Monday, November 07, 2011

Journalism or advertising? Inaccurate NY1 piece posits that "Barclays Suite Showroom Has Robust Sales"

Let's take a closer look at the 11/3/11 NY 1 item headlined Barclays Suite Showroom Has Robust Sales.

Despite the headlined, there's no evidence in the piece that the sales are robust. We learn that "The Nets sales group says it has sold half of the available suites since they went on the market in March."

That's not true. Actually, suites went on sale three years earlier, in 2008. They had sold some 26 suites--about one quarter of the current total--by May 2008.

By July of this year, they had sold "close to half" of the 100 suites, according to Crain's. So in three years they went from one-quarter to about one-half. That's not so robust.

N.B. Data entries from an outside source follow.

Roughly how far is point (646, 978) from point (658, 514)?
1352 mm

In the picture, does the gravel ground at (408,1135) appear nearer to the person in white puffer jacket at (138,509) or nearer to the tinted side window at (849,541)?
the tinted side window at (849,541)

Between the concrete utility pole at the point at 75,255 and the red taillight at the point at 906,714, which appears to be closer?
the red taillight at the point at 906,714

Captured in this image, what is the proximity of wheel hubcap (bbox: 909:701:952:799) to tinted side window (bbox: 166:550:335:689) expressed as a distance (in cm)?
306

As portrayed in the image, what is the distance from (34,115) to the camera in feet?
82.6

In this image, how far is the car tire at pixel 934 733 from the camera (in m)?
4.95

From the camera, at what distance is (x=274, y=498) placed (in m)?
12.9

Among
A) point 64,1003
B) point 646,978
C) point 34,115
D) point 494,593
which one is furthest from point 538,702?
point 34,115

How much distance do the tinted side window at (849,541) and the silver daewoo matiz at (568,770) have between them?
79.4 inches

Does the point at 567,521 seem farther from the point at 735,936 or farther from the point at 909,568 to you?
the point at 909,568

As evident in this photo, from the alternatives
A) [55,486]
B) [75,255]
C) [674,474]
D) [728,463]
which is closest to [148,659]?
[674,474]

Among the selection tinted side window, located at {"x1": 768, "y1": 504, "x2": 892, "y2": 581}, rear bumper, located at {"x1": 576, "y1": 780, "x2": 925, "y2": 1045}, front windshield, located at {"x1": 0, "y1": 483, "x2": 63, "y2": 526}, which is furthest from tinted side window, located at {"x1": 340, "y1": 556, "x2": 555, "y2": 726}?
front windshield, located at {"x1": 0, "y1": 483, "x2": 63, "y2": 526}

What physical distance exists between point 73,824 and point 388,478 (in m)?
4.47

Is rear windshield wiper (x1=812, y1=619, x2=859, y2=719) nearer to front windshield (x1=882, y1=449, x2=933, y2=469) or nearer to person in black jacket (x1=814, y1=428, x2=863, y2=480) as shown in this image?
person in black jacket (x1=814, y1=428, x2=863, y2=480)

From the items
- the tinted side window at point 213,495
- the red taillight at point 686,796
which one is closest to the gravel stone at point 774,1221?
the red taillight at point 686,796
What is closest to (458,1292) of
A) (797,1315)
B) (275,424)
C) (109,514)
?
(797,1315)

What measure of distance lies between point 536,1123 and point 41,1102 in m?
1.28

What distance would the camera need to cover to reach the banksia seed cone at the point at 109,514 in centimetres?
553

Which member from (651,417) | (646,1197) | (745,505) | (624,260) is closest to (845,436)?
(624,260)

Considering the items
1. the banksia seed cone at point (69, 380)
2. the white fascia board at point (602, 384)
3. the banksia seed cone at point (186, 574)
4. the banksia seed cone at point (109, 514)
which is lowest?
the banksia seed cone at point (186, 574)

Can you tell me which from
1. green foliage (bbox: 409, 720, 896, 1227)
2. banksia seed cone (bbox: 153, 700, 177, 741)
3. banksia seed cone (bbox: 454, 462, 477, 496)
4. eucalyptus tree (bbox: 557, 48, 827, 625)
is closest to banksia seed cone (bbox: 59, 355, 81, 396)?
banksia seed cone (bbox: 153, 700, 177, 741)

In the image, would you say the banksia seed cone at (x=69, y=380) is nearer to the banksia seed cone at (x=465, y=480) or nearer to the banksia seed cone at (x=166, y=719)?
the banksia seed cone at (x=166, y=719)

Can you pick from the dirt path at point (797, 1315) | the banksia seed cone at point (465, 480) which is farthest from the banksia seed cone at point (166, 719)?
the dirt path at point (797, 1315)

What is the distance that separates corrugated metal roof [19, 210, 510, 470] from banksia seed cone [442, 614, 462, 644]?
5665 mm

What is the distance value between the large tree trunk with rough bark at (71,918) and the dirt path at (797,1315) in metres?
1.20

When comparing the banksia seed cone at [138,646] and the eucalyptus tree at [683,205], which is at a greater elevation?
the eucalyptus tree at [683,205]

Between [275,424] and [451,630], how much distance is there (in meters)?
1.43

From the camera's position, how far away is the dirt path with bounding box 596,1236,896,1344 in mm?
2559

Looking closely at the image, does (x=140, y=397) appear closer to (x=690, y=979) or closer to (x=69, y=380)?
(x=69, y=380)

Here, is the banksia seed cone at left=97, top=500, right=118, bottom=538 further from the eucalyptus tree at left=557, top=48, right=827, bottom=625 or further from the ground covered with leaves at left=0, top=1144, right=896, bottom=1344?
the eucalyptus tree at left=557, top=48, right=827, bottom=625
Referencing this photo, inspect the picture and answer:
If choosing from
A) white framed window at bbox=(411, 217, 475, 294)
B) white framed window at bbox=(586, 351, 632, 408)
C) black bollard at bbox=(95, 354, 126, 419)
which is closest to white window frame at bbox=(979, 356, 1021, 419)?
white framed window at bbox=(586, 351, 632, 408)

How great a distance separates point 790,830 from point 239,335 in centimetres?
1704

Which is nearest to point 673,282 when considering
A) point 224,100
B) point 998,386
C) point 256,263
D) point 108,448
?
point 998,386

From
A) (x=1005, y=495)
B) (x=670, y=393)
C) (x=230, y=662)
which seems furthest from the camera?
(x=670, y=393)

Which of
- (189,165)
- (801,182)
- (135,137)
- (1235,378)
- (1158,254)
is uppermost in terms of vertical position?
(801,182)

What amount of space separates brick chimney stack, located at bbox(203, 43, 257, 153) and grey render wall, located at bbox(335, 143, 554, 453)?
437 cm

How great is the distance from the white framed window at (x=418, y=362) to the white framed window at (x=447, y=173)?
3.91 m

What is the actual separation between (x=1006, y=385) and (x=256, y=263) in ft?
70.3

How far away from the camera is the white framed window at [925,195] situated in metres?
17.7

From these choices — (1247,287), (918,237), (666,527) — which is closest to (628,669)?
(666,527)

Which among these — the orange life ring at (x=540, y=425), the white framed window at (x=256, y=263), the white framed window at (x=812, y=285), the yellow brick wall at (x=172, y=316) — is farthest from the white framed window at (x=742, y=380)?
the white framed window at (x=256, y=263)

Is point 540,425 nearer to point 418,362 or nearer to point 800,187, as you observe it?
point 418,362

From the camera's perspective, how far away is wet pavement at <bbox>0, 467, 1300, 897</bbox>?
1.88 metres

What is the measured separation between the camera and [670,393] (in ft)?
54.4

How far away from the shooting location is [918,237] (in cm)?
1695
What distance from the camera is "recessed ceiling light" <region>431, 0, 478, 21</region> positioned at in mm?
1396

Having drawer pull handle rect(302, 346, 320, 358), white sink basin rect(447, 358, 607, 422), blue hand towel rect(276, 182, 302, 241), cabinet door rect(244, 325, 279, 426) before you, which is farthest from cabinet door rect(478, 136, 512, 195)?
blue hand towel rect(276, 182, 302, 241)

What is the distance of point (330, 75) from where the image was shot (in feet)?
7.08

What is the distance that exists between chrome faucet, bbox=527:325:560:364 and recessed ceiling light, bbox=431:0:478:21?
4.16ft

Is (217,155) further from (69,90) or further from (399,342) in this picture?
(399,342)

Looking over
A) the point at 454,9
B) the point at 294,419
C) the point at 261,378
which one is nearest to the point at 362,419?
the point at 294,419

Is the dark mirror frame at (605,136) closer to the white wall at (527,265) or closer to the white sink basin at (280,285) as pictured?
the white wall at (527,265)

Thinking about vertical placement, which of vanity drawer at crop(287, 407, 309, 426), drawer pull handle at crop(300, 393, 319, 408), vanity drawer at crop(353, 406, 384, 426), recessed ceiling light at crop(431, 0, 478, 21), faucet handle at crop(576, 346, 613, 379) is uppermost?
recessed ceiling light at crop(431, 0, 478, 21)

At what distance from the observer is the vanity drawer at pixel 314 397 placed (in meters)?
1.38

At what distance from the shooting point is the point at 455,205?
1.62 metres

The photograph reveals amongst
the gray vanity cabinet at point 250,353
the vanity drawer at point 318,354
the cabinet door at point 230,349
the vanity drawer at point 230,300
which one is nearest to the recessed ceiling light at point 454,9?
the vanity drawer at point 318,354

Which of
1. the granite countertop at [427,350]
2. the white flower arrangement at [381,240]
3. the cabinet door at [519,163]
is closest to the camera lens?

Journalism or advertising?

The rest of the piece is an advertisement, letting us know the strategy of those promoting the arena:
It's located in Midtown, but the Barclays Center Showroom is all Brooklyn. The hallways are lined with key dates in the borough's history and images of its landmarks, like Coney Island's Parachute Jump. It evokes nostalgia as Brooklyn gets its first professional sports team in decades.
"We realized early on that the brand 'Brooklyn' means so much. And for us, we're always selling Brooklyn, marketing Brooklyn, whether it's the building itself, the suites, the messaging," says Barclays Center and Nets CEO Brett Yormark.
The suites are also named with a Brooklyn flair, from a model 10-seat suite called the "Loft," to a larger one called the "Brownstone." Prospective buyers can sit and watch a panoramic screen of 90 different seat views of the basketball court and concert stage.
The underlying rationale?

What was the point of this? Well, NY1 surely responded to a promotional pitch, and closed the piece with what I bet was the most important takeaway:
Next, the Barclays Center will be launching its "Event Level" suites, a marketing campaign is expected to happen later this month.
"Event Level" pricing is its most expensive package, starting at $550,000 per year. Hip-hop star Jay-Z, who owns a small part of the team, is also part of the marketing strategy. He is headlining a show to open the arena in September.
The alternative

Could NY1 have practiced a little journalism, trying to hold those in power accountable?

Why not ask about the Community Benefits Agreement and the missing Independent Compliance Monitor?

Or, perhaps, why Borough President Marty Markowitz made a video claiming "Brooklyn is 1000 percent behind Atlantic Yards."